The relay race or post-race, as it is also known in some parts of the world, is the race that is done on foot, usually run by four-member teams, although they can be more, and in which each member of the team is responsible for running certain distance, passing a tube called "witness" to the member who waits ahead, and thus runs successively until you reach the goal and finish the race. It is important to mention that relay is the act and consequence of replacing an athlete, regardless the type of activity being performed. Relay racing can occur in different sports categories such as running, swimming, cross-country skiing, and skating. Within the Olympic Games there are several types of races that fall within the category of athleticism.
The relay race is the race that is carried out in teams made up of four members, although there may be more depending on the sport. It consists of running a number of meters passing a tube called witness, from one runner to another, until they reach the goal.
To explain the relay race, it is also important to establish the race concept, which can refer to the competition during which each participant tries to reach the finish line before the rest of the competitors. The objective of the relay race is to travel the previously established route in the shortest possible amount of time: i.e., at the fastest possible speed.

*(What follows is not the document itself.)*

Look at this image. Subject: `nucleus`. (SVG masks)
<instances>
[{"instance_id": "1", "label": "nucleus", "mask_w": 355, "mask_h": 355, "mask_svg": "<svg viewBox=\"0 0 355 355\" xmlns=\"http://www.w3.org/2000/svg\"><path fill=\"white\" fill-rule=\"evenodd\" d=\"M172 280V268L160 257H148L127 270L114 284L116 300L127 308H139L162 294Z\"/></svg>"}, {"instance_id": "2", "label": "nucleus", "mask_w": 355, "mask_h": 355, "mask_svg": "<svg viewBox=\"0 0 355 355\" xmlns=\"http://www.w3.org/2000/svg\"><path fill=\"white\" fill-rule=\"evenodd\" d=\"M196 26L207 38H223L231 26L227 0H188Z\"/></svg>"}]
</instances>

Post-run or relay races are conducted by two or more teams participating on the same court or track. The members of each team, in addition to having to run at full speed, must also pass each other an element known as a witness: otherwise, they could not continue the race. To give an example, we can refer to a 400-meter relay race, carried out by a team of four members per team. Each athlete will have to cover a distance of 100 meters, every 100 meters a colleague of his team will be waiting for him, this colleague to whom he must give the witness to be able to advance in the race. Once the second athlete received the witness, this second runner can start his race and complete his 100 meters.
Following these steps mentioned above, athlete 1 will have to run 100 meters carrying the witness and then, will have to hand it to athlete 2, who will have to run another 100 meters and hand the witness to athlete 3. After another 100 meters, run by athlete number 3, this athlete will have to pass the witness to athlete 4, who is responsible for crossing the finish line at the end of the race. The team that completes the post-race first is the winner. Regardless of the discipline or type of sport being played during the race, the competition will be similar, each participant must run a certain path on the track and then give the possibility to the next athlete to perform the same activity until the end.
In ancient times races were very fashionable, especially during funerary celebrations. The main objective was to bring the sacred flame to a certain place on the hills of the place through torches. With time, the races evolved into a race that went from one altar to another. For example, in the races held in Athens, the torch was lit in the altar of Eros and was taken to Plato’s academy, as these distances were extremely long, the runners who carried the torch passed it from one to another during the course.
In the United States, the New York firefighters were in charge of giving them popularity by doing a charity race with this modality. Relay races gained fame in 1912, at the Olympic Games in Stockholm, during which the United States won the 4 x 400 meter relay and women’s relays were introduced at the 1972 Munich Olympic Games.
Three main phases occur in a relay race. During the preparation phase, the rider maintains maximum speed and the outgoing rider must assume the starting position.
In the acceleration phase the runners must synchronize their speed by keeping it at the highest level and maximizing the acceleration (outgoing runner).
The last phase of passage consists in the passage of the witness so that, it is exchanged with a very appropriate technique and at the highest possible speed.
The standard track consists of 6 to 8 lanes, each of them with a length of 400 meters and two parallel straight lines and two curves whose radii are equal. The measurement of the track contour is acquired to 30 centimeters to the outside of the inner edge of the same one. Each athlete has a lane of 122 centimeters to 125 and this lane is marked by lines of 5 centimeters high.
Witness is also known by the name of testimony, and is a cylindrical bar made of metal or a similar material that is used in relay races. It has a length of 30 centimeters and a minimum weight of 50 grams.